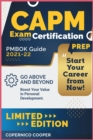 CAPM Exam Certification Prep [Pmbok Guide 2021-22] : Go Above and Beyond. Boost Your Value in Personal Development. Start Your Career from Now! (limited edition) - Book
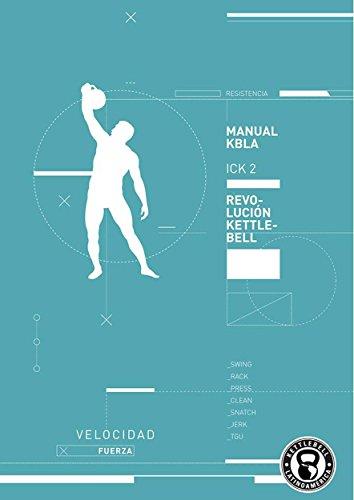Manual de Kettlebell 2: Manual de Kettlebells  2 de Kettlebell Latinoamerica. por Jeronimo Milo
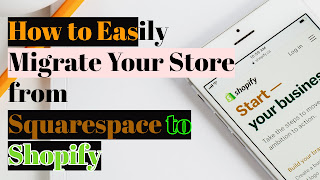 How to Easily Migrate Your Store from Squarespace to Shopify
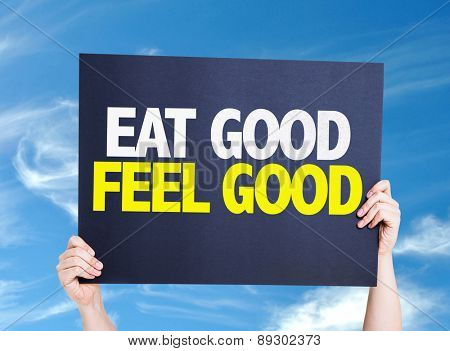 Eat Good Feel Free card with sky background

· · · ·

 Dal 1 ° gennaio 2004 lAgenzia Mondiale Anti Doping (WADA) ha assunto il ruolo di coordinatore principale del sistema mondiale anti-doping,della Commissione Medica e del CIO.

· · · ·

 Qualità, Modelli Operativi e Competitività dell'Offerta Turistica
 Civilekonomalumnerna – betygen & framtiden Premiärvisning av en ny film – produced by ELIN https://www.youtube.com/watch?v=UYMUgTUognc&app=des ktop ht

· · · ·

Exactly the lines above, from the one containing "CAPM Exam Certification" down to the one containing "Eat Good Feel Free card with sky background", are to be repeated, including both ends. Pictures are not part of the copy.

● **COMPLETED EXERCISE**
 CAPM Exam Certification Prep [Pmbok Guide 2021-22] : Go Above and Beyond. Boost Your Value in Personal Development. Start Your Career from Now! (limited edition) - Book
Manual de Kettlebell 2: Manual de Kettlebells  2 de Kettlebell Latinoamerica. por Jeronimo Milo
 How to Easily Migrate Your Store from Squarespace to Shopify
 Eat Good Feel Free card with sky background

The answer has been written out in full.